### What is needed
Copy out all of the material below word for word, and leave out the pictures.

### Extracted material

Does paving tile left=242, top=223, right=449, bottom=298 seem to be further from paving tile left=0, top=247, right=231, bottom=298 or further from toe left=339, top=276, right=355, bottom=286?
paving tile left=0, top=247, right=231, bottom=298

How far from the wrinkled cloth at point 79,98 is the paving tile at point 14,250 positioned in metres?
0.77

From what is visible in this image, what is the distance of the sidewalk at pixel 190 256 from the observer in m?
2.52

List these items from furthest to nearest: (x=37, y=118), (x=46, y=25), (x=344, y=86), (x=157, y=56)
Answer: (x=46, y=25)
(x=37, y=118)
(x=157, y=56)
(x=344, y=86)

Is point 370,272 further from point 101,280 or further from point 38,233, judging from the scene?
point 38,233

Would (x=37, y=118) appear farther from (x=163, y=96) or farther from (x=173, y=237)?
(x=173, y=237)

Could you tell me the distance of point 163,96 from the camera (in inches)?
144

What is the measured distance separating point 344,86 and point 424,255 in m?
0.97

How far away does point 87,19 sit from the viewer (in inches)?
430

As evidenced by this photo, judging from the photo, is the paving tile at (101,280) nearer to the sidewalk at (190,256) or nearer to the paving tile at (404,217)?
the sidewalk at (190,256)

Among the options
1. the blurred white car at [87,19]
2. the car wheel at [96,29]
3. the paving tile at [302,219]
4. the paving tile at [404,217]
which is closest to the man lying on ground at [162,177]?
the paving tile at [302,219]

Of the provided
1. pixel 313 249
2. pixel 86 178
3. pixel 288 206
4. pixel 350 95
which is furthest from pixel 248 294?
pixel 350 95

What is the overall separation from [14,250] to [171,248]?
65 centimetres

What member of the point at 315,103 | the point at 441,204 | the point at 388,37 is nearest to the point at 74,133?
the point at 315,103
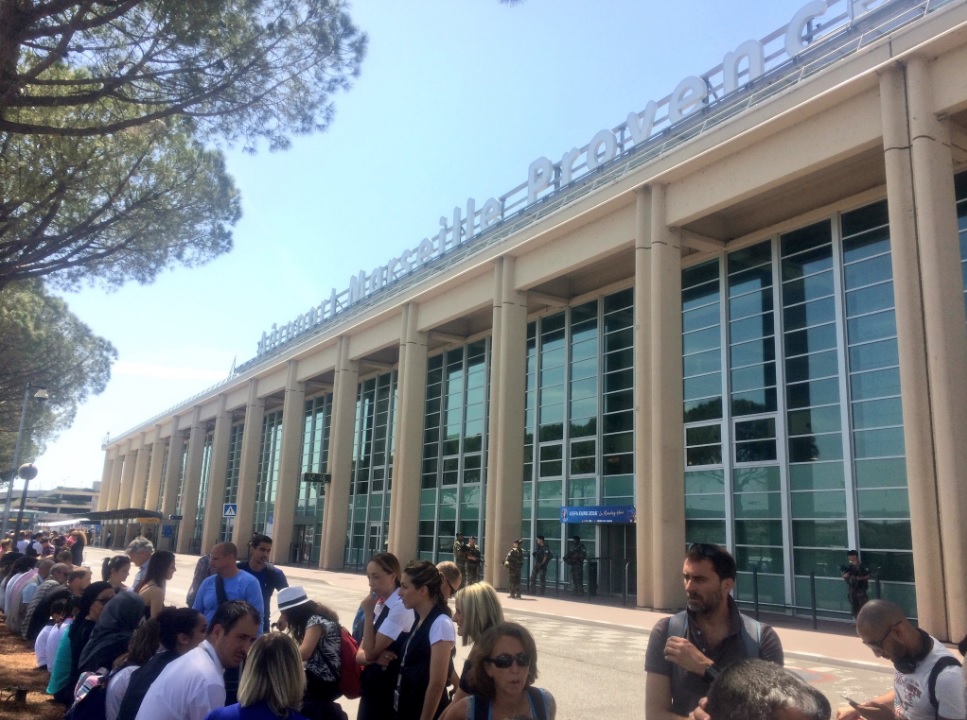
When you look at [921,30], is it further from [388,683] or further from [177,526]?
[177,526]

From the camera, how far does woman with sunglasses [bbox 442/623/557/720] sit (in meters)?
3.35

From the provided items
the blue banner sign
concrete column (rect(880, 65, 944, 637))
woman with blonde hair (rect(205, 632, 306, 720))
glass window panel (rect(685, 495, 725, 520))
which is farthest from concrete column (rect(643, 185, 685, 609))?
woman with blonde hair (rect(205, 632, 306, 720))

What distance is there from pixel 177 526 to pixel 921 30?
5206 centimetres

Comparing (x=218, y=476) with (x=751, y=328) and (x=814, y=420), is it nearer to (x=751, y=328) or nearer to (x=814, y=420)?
(x=751, y=328)

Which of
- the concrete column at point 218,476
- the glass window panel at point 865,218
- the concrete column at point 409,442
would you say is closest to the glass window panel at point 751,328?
the glass window panel at point 865,218

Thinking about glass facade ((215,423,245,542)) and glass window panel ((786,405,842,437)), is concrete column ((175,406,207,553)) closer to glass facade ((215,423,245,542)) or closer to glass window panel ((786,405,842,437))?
glass facade ((215,423,245,542))

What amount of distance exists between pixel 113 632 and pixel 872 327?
53.9 ft

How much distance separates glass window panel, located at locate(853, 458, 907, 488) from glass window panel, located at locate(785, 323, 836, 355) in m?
2.81

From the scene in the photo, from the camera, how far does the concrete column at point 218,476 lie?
46.5 m

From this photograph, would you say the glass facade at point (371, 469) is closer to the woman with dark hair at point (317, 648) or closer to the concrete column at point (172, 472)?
the concrete column at point (172, 472)

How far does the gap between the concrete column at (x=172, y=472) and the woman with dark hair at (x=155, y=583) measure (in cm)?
5216

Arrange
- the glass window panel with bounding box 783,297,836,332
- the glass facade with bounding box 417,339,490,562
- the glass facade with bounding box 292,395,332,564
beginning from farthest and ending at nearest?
the glass facade with bounding box 292,395,332,564
the glass facade with bounding box 417,339,490,562
the glass window panel with bounding box 783,297,836,332

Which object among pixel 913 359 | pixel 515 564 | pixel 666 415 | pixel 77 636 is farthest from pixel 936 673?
pixel 515 564

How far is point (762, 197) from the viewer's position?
18703mm
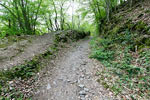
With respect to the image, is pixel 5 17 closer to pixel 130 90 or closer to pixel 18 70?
pixel 18 70

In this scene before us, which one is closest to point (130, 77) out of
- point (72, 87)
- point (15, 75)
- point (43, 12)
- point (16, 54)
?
point (72, 87)

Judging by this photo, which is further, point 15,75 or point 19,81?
point 15,75

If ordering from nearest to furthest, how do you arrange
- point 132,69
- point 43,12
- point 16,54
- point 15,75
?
point 15,75
point 132,69
point 16,54
point 43,12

### Reply to the task
Does paving tile left=242, top=223, right=449, bottom=298 seem to be further from paving tile left=0, top=247, right=231, bottom=298 or further from toe left=339, top=276, right=355, bottom=286?
paving tile left=0, top=247, right=231, bottom=298

How far from the wrinkled cloth at point 79,98 is the paving tile at point 14,250 positioned in metres?
0.77

From what is visible in this image, what is the distance of the sidewalk at pixel 190 256 from the observer in m?
2.52

List these items from furthest to nearest: (x=37, y=118), (x=46, y=25), (x=344, y=86), (x=157, y=56)
Answer: (x=46, y=25)
(x=37, y=118)
(x=157, y=56)
(x=344, y=86)

Is point 370,272 further from point 101,280 or further from point 38,233, judging from the scene?
point 38,233

Would (x=37, y=118) appear farther from (x=163, y=96) or farther from (x=173, y=237)?
(x=173, y=237)

Could you tell me the distance of point 163,96 from the camera (in inches)?
144

What is the measured distance separating point 344,86 and point 424,255 in m?
0.97

How far away does point 87,19 sit from the viewer (in inches)?
430

As evidenced by this photo, judging from the photo, is the paving tile at (101,280) nearer to the sidewalk at (190,256) or nearer to the paving tile at (404,217)?
the sidewalk at (190,256)

Among the options
1. the blurred white car at [87,19]
2. the car wheel at [96,29]
3. the paving tile at [302,219]
4. the paving tile at [404,217]
which is closest to the man lying on ground at [162,177]?
the paving tile at [302,219]

Of the provided
1. pixel 313 249
2. pixel 86 178
3. pixel 288 206
4. pixel 350 95
which is furthest from pixel 248 294?
pixel 350 95

What is the overall separation from [14,250] to [171,248]?
65 centimetres

What member of the point at 315,103 | the point at 441,204 | the point at 388,37 is nearest to the point at 74,133?
the point at 315,103
When you look at [921,30], is it further from [388,683] or further from [177,526]?
[177,526]

From the camera, how far does woman with sunglasses [bbox 442/623/557/720] sit (in meters)?
3.35

From the provided items
the blue banner sign
concrete column (rect(880, 65, 944, 637))
woman with blonde hair (rect(205, 632, 306, 720))
glass window panel (rect(685, 495, 725, 520))
which is farthest from concrete column (rect(643, 185, 685, 609))?
woman with blonde hair (rect(205, 632, 306, 720))

What distance is there from pixel 177 526 to pixel 921 30?
5206 centimetres

Comparing (x=218, y=476) with (x=751, y=328) and (x=814, y=420), is it nearer to (x=751, y=328) or nearer to (x=814, y=420)?
(x=751, y=328)

Which of
- the concrete column at point 218,476
- the glass window panel at point 865,218
- the concrete column at point 409,442
would you say is closest to the glass window panel at point 751,328?
the glass window panel at point 865,218

Thinking about glass facade ((215,423,245,542)) and glass window panel ((786,405,842,437)), is concrete column ((175,406,207,553)) closer to glass facade ((215,423,245,542)) or closer to glass window panel ((786,405,842,437))?
glass facade ((215,423,245,542))

What amount of distance exists between pixel 113 632 and pixel 872 327?
53.9 ft

How much distance separates glass window panel, located at locate(853, 458, 907, 488) from glass window panel, located at locate(785, 323, 836, 355) in m?
2.81

From the scene in the photo, from the camera, how far does the concrete column at point 218,476 lie?
46.5 m

From this photograph, would you say the glass facade at point (371, 469) is closer to the woman with dark hair at point (317, 648) or closer to the concrete column at point (172, 472)?
the concrete column at point (172, 472)

How far does the gap between the concrete column at (x=172, y=472) and the woman with dark hair at (x=155, y=583) measure (in cm)?
5216

Arrange
- the glass window panel with bounding box 783,297,836,332
- the glass facade with bounding box 417,339,490,562
- the glass facade with bounding box 292,395,332,564
beginning from farthest and ending at nearest?
the glass facade with bounding box 292,395,332,564
the glass facade with bounding box 417,339,490,562
the glass window panel with bounding box 783,297,836,332

Which object among pixel 913 359 | pixel 515 564 | pixel 666 415 | pixel 77 636 is farthest from pixel 936 673?
pixel 515 564

How far is point (762, 197) from the viewer's position?
18703mm
With respect to the image, is pixel 5 17 closer to pixel 130 90 or closer to pixel 18 70?
pixel 18 70

In this scene before us, which one is closest to point (130, 77) out of
- point (72, 87)
- point (15, 75)
- point (43, 12)
- point (16, 54)
?
point (72, 87)

Judging by this photo, which is further, point 15,75 or point 19,81?
point 15,75

If ordering from nearest to furthest, how do you arrange
- point 132,69
- point 43,12
- point 16,54
- point 15,75
?
point 15,75
point 132,69
point 16,54
point 43,12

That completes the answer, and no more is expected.